Ali Hassan Sumejo, ein 22-jähriger zweifacher Familienvater, verlor den größten Teil seines Besitzes, als ein Kanal in der Nähe seines Dorfes bei Tarai über die Ufer trat. Er verlor 25 kg gelagerten Weizen sowie drei Nutztiere. Da seine Ernte zerstört wurde und das Land wahrscheinlich nicht trocken genug sein wird, um im nächsten Jahr Weizen zu säen, weiß er nicht, wie er die 150.000 PKR (540 US-Dollar) zurückzahlen soll, die er seinem Vermieter für Dünger, Saatgut und Ausrüstung schuldet.
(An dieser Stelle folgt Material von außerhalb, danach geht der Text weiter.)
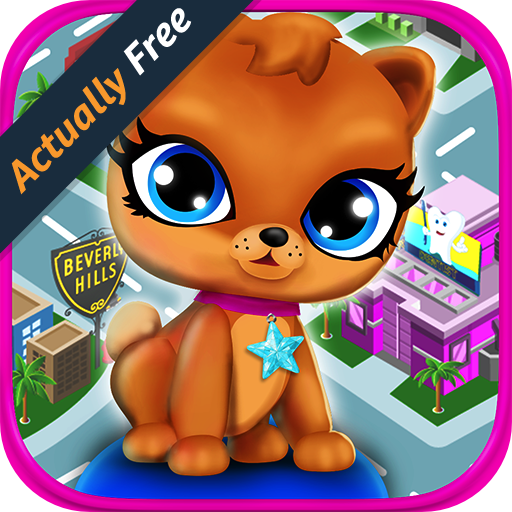 animal-celebrity-pet-city-hollywood-newborn-mommy-dog-pregnancy-virtual-free-game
Er sagte: „Uns wird jede finanzielle Hilfe verweigert. Sogar der Vermieter sagt: ‘Mir geht es jetzt so wie euch, ich habe mein Land und meine Investitionen verloren. Es ist eine sehr schwierige Zeit, manchmal bekommen wir nur eine Mahlzeit pro Tag und manchmal haben wir überhaupt nichts zu essen.“

Die derzeitige finanzielle Notlage wird durch frühere Überschwemmungen im Jahr 2022 in der Provinz Sindh verschärft, bei denen fast zwei Millionen Häuser zerstört oder beschädigt wurden. Daraufhin richtete die Regierung mit Unterstützung internationaler Geber*innen einen Fonds ein, um den Wiederaufbau vieler dieser Häuser zu unterstützen. Bislang wurden 100.000 Häuser gebaut, 500.000 sind im Bau. Amnesty International befragte einige Menschen, die Unterstützung für den Wiederaufbau ihrer Häuser erhalten hatten, viele jedoch nicht.

Jameelan Nour Mohammed, eine 41-jährige Mutter von fünf Kindern, die derzeit im Haus ihres Bruders lebt, sagte: „Mein Haus ist 2022 eingestürzt, und wir haben es für 200.000 PKR (720 US-Dollar) wieder aufgebaut. Es ist kein Geld mehr da, um es wieder aufzubauen. Warum sollte ich es immer wieder bauen, wenn die Flut in einem Jahr wiederkommt?“

Amnesty International befragte mehrere Kinder, die seit Beginn der Überschwemmungen im August nicht mehr zur Schule gehen konnten. Einem UNICEF-Bericht zufolge wurde die Bildung von mindestens 230.000 Kindern durch die Flutschäden unterbrochen.

Hintergrund

In den letzten Jahren hat Amnesty International dokumentiert, wie wiederholte Überschwemmungen und extreme Hitze in Pakistan als Mahnung für dringende menschenrechtskonforme Klimaschutzmaßnahmen dienen. Im Jahr 2025 wird Amnesty International einen großen Bericht veröffentlichen, der die Auswirkungen des Klimawandels auf marginalisierte Gemeinschaften in Pakistan dokumentiert.